OK, so you just learned (or are preparing to learn) a whole lot of statistics, and possibly a programming language or two. In a job interview you will need to show experience. In your academic research you probably worked on long projects, but for the industry you’ll need to show that you can be effective in short term projects. That’s where the following two entries might be useful.

(6) Online competitions: Kaggle serve as a bridge between organizations with questions about data they provide and data scientists that are eager to try out new tricks. The competitions are timed from anywhere between a few weeks to over a year, with prizes that could be cash, kudos or even a job. It hosts competitions for companies such as high tech, car insruance agencies and airlines as well as academics such as the Large Hadron Collidor and Astronomers. It is newbie friendly with forums that are open for communicating methods. Kaggle also has tutorial competitions as well, e.g the Titanic competition in which you can practice techniques on actual data of the passengers to guess the survivors.

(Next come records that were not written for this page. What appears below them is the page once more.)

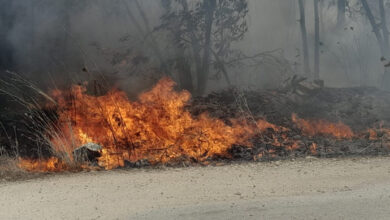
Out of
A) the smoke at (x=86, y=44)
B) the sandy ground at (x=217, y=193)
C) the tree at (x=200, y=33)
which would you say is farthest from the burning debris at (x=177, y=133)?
the tree at (x=200, y=33)

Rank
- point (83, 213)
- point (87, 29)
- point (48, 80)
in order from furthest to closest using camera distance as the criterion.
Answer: point (87, 29), point (48, 80), point (83, 213)

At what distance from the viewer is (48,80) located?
1096 centimetres

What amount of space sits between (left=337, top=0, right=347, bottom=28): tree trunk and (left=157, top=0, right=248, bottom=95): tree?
7006mm

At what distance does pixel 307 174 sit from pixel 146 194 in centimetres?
220

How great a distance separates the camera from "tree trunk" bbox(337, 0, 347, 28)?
17.4 metres

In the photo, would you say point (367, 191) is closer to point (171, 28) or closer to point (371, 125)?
point (371, 125)

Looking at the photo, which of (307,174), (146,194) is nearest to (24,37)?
(146,194)

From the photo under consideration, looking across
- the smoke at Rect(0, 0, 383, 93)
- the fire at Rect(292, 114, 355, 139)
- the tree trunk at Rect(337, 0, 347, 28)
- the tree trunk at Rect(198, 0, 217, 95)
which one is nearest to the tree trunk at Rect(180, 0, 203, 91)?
the tree trunk at Rect(198, 0, 217, 95)

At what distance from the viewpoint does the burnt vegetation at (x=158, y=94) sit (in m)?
7.77

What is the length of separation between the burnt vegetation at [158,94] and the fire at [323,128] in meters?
0.02

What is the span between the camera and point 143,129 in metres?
8.30

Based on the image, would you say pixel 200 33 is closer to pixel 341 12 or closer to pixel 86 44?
pixel 86 44

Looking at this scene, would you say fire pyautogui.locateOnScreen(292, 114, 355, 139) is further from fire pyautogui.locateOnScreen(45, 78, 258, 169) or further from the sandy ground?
the sandy ground

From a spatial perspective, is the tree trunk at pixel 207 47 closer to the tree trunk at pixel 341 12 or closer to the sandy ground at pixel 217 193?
the sandy ground at pixel 217 193
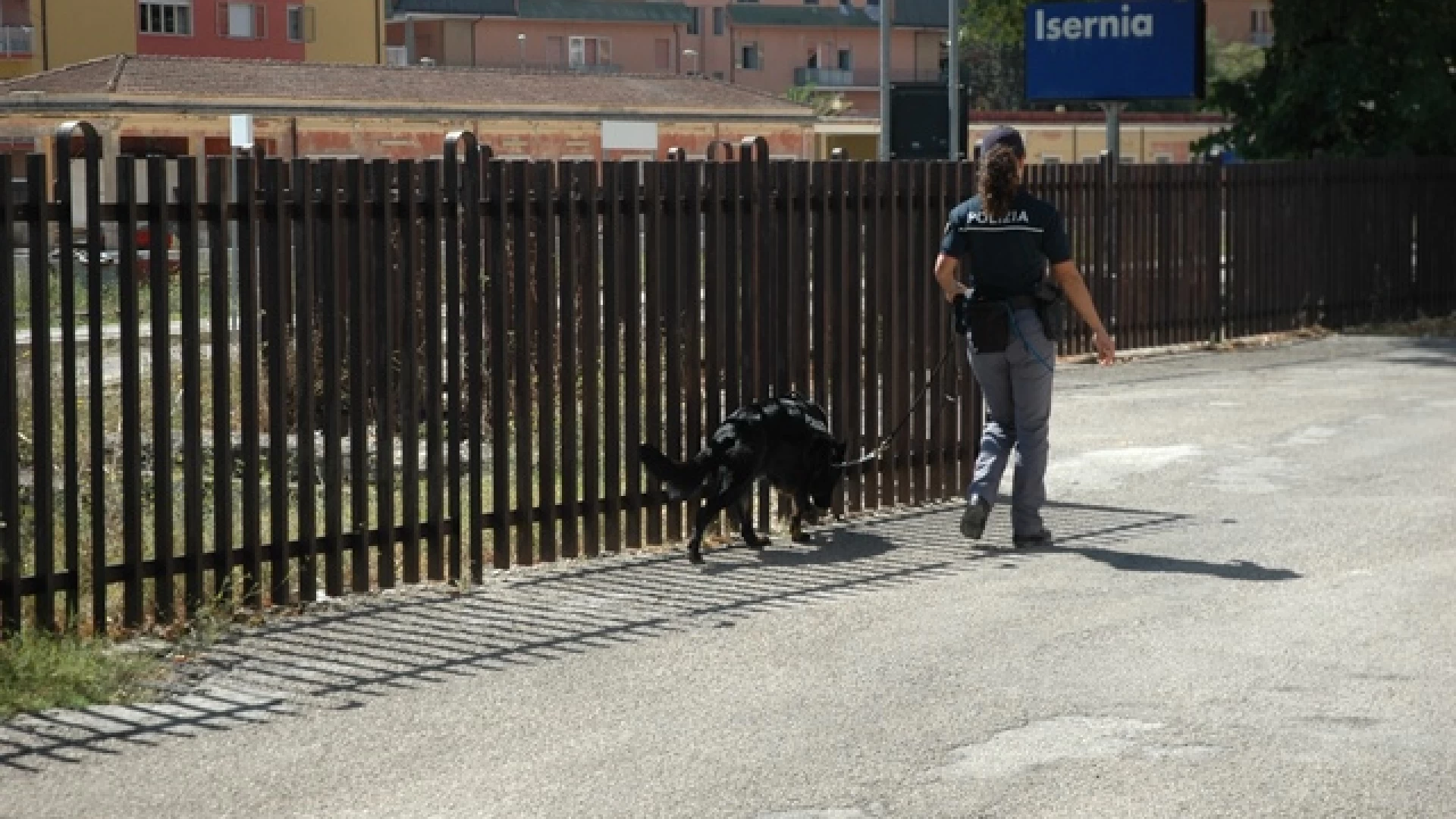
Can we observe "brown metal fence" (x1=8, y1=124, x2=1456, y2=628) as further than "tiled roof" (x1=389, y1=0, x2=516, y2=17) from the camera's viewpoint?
No

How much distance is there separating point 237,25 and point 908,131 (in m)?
57.3

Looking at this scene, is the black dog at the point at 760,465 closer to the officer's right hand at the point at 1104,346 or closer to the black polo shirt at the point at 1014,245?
the black polo shirt at the point at 1014,245

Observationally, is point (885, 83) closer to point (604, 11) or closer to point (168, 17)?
point (168, 17)

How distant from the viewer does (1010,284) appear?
11.2 meters

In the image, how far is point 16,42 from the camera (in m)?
69.9

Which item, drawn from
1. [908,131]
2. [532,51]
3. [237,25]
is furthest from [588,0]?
[908,131]

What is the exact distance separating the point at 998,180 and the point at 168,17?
67375 millimetres

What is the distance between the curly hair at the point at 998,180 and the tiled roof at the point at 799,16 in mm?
90177

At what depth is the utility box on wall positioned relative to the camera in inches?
960

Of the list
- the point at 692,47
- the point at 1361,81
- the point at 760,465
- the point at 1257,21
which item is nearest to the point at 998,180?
the point at 760,465

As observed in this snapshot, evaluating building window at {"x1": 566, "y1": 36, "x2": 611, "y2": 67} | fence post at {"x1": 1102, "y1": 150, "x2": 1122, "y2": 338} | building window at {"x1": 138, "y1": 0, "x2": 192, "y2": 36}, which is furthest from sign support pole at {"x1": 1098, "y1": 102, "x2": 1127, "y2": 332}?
building window at {"x1": 566, "y1": 36, "x2": 611, "y2": 67}

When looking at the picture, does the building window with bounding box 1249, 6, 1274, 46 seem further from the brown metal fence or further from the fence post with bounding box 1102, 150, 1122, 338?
the brown metal fence

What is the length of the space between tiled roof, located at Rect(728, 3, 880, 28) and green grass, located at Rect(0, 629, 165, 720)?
93114 mm

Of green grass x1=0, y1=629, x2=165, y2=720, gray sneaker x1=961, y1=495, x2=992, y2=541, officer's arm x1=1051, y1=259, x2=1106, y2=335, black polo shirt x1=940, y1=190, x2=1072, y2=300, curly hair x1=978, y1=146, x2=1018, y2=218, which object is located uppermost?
curly hair x1=978, y1=146, x2=1018, y2=218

(7) Seminars, Workshops, Bootcamps, Retreats. Various recruitment companies are starting to ride the exodus wave to help place scientists (and some engineers, too) in companies that are looking to hire data scientists. The first that I am aware of is Insight Data Science, which have sessions in the San Francisco Bay Area, and in New York City. I failed in my first attempt to get accepted for the January 2014 class (I think that I botched up part of my interview because I did not prepare a working sample of my research), and got accepted to the NYC August 2014 session. I learned that the acceptance rate from the first to the second went from 1/15 to 1/20, and that they have a 100% job placement rate. I did, however, decline their generous offer (5,000$ fellowship) in order to participate in a similar program in London called Science to Data Science. Their formats are slightly different, and will be a focus of a future blog entry. Other workshops that I am aware of: The Data Incubator (NYC), ASI (London) and the Data Science Retreat (Berlin) Note that because of the high demand these are very competitive to get accepted to, hence one should put a lot of effort in the applications and preparation for the interviews, just like for any job.

Please take in mind, that there are probably many other avenues to assist a transition to data science. These a merely the steps that I looked into. Throughout this blog in August and September 2014 I will share my experiences in the Science to Data Science program, as well as for looking for a job in London.